Just try as is first with this docker image + verify that the code can access cuda driver unrelated to the agent
Isn't the problem that CUDA 12 is being installed?
CostlyOstrich36 I'm now running the agent with --docker
, and I'm using task.create(docker="nvidia/cuda:11.0.3-cudnn8-runtime-ubuntu20.04")
If I run nvidia-smi it returns valid output and it says the CUDA version is 11.2
But the process is still hanging, and not proceeding to actually running the clearml task
Collecting pip<20.2
Using cached pip-20.1.1-py2.py3-none-any.whl (1.5 MB)
Installing collected packages: pip
Attempting uninstall: pip
Found existing installation: pip 20.0.2
Not uninstalling pip at /usr/lib/python3/dist-packages, outside environment /usr
Can't uninstall 'pip'. No files were found to uninstall.

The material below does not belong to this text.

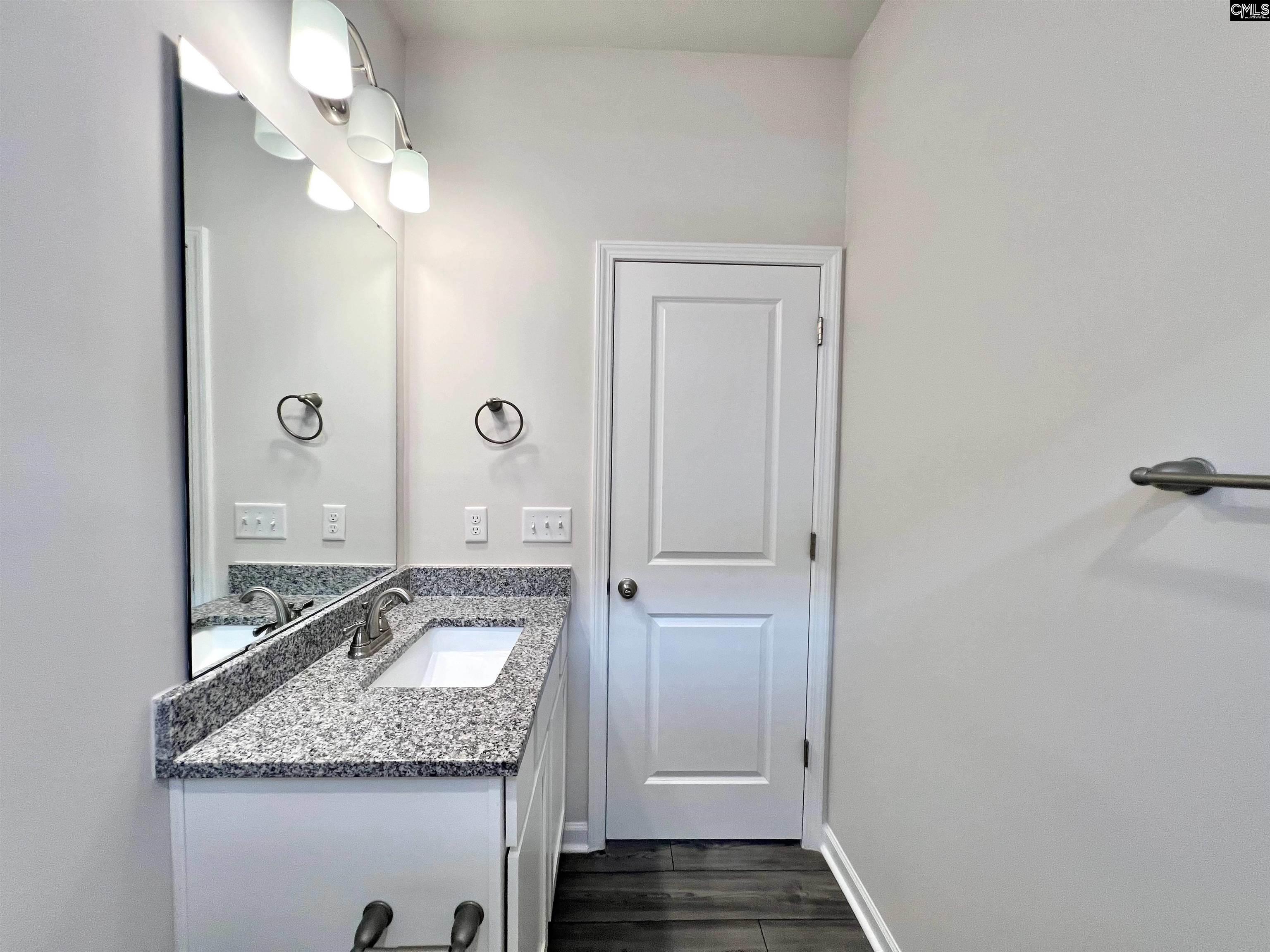 1958 Castlerock Drive, Sumter, South Carolina image 24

I am trying task.create like so:
task = Task.create(
script="test_gpu.py",
packages=["torch"],
)
What I dont understand is how to tell clearml to install this version of pytorch and torchvision, with cu118
It means that there is an issue with the drivers. I suggest trying this docker image - nvcr.io/nvidia/pytorch:23.04-py3
I have set agent.package_manager.pip_version=""
which resolved that message
CUDA is the driver itself. The agent doesn't install CUDA but installs a compatible torch assuming that CUDA is properly installed.